3. Projects and Datasets

Goal

Create projects, upload datasets, and validate data integrity before modeling.

Preconditions

  1. User has project create/upload permissions.

  2. Data file is available in CSV or Parquet format.

Create a project

  1. Open Projects.

  2. Click Create Project.

  3. Set: - Project name. - Optional description. - Visibility/team scope if enabled.

  4. Save and confirm project appears in list.

Upload a dataset

  1. Open Datasets inside the target project.

  2. Click Upload Dataset.

  3. Select file and optional metadata fields.

  4. Wait for ingestion completion status.

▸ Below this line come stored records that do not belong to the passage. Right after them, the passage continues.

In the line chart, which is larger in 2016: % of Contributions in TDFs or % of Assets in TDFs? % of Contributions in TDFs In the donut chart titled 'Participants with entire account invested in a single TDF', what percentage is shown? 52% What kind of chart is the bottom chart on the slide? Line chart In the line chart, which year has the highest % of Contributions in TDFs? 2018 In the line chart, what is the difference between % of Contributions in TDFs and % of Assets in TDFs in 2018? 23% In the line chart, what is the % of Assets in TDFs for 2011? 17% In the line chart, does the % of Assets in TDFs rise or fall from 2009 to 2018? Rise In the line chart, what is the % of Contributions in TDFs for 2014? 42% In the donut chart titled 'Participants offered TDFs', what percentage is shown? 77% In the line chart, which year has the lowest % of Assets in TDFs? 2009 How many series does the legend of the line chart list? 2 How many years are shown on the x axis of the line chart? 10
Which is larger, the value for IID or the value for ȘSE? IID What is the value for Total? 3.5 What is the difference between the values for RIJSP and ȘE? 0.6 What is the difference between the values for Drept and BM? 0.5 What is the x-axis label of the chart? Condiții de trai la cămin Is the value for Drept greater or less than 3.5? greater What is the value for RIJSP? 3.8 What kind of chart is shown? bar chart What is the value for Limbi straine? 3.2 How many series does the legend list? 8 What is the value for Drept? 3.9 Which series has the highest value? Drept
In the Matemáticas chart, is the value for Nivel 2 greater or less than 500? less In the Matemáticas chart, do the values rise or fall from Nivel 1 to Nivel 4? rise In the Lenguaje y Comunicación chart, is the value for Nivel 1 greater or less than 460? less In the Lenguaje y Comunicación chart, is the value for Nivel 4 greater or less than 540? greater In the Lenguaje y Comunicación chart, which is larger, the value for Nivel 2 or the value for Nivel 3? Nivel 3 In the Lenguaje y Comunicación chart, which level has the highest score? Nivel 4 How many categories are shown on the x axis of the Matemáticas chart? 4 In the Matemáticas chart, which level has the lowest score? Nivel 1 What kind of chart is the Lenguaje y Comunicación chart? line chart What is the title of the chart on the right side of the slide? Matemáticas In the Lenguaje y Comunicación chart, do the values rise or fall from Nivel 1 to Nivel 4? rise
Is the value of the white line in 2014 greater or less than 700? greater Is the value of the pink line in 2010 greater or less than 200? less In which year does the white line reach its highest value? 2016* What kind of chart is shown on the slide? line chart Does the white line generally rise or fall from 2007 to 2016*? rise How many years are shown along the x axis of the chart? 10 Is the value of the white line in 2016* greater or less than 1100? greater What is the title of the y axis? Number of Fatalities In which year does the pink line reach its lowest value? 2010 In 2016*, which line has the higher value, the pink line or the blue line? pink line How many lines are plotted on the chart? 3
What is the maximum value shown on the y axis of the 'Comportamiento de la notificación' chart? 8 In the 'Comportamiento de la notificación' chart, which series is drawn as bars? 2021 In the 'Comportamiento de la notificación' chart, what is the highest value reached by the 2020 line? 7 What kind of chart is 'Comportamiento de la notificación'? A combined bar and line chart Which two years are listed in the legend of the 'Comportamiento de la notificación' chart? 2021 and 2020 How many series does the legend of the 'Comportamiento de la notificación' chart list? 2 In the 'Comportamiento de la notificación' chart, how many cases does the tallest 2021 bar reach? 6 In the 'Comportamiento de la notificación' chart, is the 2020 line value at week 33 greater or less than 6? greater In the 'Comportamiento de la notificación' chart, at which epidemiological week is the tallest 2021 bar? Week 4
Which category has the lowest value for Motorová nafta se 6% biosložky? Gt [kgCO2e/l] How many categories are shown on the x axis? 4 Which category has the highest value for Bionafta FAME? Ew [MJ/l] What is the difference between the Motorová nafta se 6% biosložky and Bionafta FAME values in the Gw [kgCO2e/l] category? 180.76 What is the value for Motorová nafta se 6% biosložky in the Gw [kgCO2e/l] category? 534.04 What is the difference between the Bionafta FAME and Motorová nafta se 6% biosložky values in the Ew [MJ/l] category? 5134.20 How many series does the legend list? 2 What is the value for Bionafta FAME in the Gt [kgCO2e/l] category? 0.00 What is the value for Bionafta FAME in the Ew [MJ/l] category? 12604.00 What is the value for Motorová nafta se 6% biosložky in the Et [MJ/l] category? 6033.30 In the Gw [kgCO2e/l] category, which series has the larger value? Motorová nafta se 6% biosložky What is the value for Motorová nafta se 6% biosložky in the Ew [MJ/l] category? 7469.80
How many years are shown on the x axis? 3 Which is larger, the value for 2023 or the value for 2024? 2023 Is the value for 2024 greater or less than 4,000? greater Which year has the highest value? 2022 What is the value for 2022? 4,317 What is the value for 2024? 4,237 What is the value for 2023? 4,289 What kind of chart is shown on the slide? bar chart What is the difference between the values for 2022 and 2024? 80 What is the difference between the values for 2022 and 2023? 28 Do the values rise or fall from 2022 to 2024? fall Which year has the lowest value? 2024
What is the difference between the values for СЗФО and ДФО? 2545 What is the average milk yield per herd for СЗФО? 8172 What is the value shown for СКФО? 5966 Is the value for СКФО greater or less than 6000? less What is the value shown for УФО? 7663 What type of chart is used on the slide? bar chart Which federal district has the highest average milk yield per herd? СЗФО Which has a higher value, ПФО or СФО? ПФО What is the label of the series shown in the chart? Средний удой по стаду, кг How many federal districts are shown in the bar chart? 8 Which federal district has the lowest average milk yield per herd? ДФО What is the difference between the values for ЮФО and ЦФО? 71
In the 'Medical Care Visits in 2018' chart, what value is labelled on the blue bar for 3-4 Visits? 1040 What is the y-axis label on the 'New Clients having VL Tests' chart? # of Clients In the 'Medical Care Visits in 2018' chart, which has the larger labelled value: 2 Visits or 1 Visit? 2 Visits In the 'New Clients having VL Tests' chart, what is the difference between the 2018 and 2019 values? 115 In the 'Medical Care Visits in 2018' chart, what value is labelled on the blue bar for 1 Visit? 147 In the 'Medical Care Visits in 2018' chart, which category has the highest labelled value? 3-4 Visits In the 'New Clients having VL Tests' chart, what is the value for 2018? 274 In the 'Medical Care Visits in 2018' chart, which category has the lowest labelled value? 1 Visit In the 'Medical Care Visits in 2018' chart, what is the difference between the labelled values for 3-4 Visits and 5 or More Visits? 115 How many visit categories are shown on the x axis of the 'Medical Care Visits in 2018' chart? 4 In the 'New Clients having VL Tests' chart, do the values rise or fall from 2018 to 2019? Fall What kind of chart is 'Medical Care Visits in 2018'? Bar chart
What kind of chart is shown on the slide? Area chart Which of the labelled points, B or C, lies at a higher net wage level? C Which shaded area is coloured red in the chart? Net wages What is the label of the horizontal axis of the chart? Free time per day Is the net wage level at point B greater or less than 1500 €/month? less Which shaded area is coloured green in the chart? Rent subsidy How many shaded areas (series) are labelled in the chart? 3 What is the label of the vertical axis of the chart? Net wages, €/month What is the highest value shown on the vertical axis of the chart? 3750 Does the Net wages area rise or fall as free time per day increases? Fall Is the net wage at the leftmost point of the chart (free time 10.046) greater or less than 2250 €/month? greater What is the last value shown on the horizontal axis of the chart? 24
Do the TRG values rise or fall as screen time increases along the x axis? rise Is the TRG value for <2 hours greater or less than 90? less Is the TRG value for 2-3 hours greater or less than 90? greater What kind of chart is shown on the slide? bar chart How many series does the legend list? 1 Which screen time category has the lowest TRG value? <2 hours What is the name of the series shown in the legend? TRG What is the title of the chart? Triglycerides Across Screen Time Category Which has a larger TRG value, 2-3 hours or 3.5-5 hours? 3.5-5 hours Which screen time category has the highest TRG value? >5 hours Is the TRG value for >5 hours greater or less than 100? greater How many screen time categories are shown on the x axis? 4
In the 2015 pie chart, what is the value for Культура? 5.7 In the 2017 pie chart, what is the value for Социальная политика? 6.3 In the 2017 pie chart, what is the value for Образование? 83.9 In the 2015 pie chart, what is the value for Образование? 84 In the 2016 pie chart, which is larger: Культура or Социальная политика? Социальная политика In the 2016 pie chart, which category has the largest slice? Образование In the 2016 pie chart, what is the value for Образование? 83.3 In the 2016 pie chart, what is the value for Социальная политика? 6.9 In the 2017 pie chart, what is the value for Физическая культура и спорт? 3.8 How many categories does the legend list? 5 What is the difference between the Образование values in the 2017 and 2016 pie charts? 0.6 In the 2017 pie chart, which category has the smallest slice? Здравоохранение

  5. Open dataset detail view.

Validate dataset quality

  1. Review schema inference: - Column names. - Data types. - Null counts.

  2. Review row count and duplicate indicators.

  3. Review first rows preview for parsing issues.

  4. Confirm delimiters/date formats were interpreted correctly.

Functional validation checklist

  1. Dataset artifact is created and visible in table.

  2. Reported row count matches source file expectation.

  3. Critical columns preserve expected types.

  4. Preview values are not shifted/truncated unexpectedly.

  5. Re-opening dataset detail returns same metadata (idempotent view).

Expected result

  1. Project and dataset are ready for downstream workflows.

  2. Dataset version is selectable in Builder/Experiments.

Common errors and recovery

  1. Upload stuck in processing: - Retry upload with smaller sample. - Check server logs for parser error.

  2. Wrong type detection: - Re-upload with cleaned headers/date format.

  3. Row mismatch vs source: - Validate delimiter/quote settings and malformed rows.

Screenshots

Projects list and create project flow

Projects module with creation and selection flow.

Dataset upload and list view

Dataset registry with upload status and metadata summary.